## Minimal Random Forest Classifier Implementation

In [1]:
from concurrent.futures import ProcessPoolExecutor, as_completed

In [2]:
import numpy as np

In [3]:
from sklearn.base import BaseEstimator
from scipy.stats import mode

In [4]:
class Node:
    def __init__(
        self, *, feature=None, threshold=None, left=None, right=None, value=None
    ):
        self.feature = feature
        self.threshold = threshold
        self.left = left
        self.right = right
        self.value = value

    @property
    def is_leaf_node(self):
        return self.value is not None

In [5]:
class DecisionTreeClassifier(BaseEstimator):
    def __init__(self, max_depth=100, min_samples_split=2, n_features=None):
        self.min_samples_split = min_samples_split
        self.max_depth = max_depth
        self.n_features = n_features
        self.root = None
        self.X_features_n = None

    @staticmethod
    def _most_frequent(x):  # Finding most frequent number of an array.
        return mode(x, keepdims=False)[0]

    @staticmethod
    def _entropy(x):
        return -np.sum(
            np.fromiter(
                (
                    p * np.log(p)
                    for p in np.divide(np.bincount(x), (x.shape[0]))
                    if p > 0
                ),
                dtype=np.float64,
            )
        )

    @staticmethod
    def _split(x, threshold):
        condition = x <= threshold
        return (
            np.argwhere(condition).flatten(),
            np.argwhere(np.invert(condition)).flatten(),
        )

    def _information_gain(self, x, y, threshold):
        parent_entropy = self._entropy(y)
        # child
        left_idx, right_idx = self._split(x, threshold)
        if (left_idx.size == 0) or (right_idx.size == 0):
            return 0

        # Weighted average of children entropy
        child_left_entropy = self._entropy(y[left_idx])
        child_right_entropy = self._entropy(y[right_idx])
        child_entropy = (
            left_idx.shape[0] * child_left_entropy
            + right_idx.shape[0] * child_right_entropy
        ) / y.shape[0]

        return parent_entropy - child_entropy

    def _best_split(self, X, y, features_idx):
        best_gain = 0
        split_idx, split_threshold = None, None

        for feature_idx in features_idx:
            thresholds = np.unique(X[:, feature_idx])
            for threshold in thresholds:
                gain = self._information_gain(X[:, feature_idx], y, threshold)

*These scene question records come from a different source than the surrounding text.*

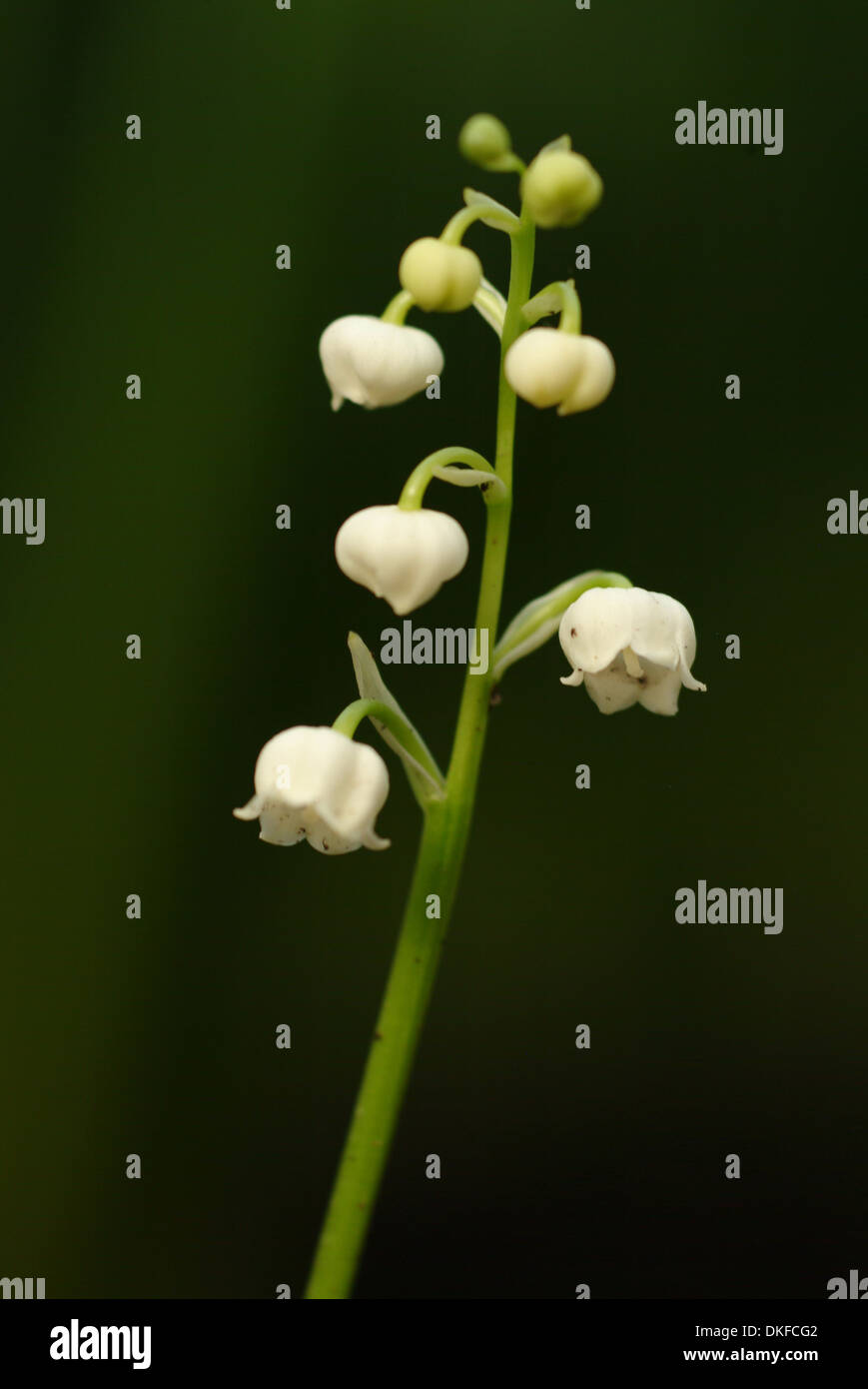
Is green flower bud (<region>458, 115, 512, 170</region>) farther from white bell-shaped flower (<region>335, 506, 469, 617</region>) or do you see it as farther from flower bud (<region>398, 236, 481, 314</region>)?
white bell-shaped flower (<region>335, 506, 469, 617</region>)

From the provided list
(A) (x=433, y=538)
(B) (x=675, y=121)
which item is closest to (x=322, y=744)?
(A) (x=433, y=538)

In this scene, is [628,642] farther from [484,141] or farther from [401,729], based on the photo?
[484,141]

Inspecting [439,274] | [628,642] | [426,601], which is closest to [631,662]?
[628,642]

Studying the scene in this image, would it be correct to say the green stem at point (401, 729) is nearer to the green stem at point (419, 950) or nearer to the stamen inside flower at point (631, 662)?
the green stem at point (419, 950)

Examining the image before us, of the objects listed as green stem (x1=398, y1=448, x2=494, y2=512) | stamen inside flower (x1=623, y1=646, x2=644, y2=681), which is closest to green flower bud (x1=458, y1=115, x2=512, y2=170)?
green stem (x1=398, y1=448, x2=494, y2=512)

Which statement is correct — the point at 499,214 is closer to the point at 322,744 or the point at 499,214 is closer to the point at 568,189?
the point at 568,189

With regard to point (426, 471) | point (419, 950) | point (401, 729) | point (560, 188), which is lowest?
point (419, 950)
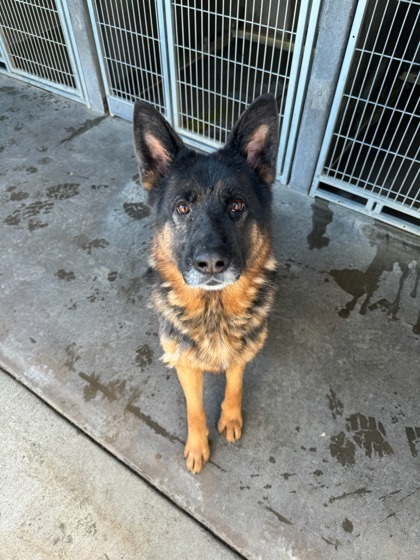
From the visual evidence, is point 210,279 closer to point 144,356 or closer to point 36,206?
point 144,356

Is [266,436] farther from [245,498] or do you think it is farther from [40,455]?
[40,455]

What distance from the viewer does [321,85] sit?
11.4 ft

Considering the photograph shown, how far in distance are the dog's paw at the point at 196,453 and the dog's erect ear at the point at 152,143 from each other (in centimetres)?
171

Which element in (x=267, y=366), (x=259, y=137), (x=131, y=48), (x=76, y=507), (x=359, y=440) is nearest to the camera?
(x=259, y=137)

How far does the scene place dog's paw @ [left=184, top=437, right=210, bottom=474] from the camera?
2.39m

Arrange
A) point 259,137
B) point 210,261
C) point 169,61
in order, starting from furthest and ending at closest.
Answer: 1. point 169,61
2. point 259,137
3. point 210,261

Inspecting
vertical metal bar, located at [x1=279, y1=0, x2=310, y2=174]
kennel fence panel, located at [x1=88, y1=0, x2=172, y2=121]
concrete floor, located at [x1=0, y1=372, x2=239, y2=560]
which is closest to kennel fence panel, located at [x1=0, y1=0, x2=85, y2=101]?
kennel fence panel, located at [x1=88, y1=0, x2=172, y2=121]

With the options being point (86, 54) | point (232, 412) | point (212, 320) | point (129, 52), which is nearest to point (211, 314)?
point (212, 320)

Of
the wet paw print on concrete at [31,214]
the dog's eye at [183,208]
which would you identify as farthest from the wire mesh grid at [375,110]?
the wet paw print on concrete at [31,214]

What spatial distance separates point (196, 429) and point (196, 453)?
16 centimetres

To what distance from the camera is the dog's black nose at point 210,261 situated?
1.81m

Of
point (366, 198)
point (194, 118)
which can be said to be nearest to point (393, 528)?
point (366, 198)

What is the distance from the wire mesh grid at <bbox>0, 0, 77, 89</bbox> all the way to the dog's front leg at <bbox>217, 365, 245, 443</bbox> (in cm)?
516

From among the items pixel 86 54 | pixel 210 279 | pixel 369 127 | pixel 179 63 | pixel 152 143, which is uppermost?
pixel 152 143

                if gain >= best_gain:
                    best_gain = gain
                    split_idx = feature_idx
                    split_threshold = threshold

        return split_idx, split_threshold

    def _grow_tree(self, X, y, depth=0):
        n_labels = np.unique(y).shape[0]

        # In these cases, we need to stop
        if (
            depth >= self.max_depth
            or n_labels == 1
            or X.shape[0] < self.min_samples_split
        ):
            return Node(value=self._most_frequent(y))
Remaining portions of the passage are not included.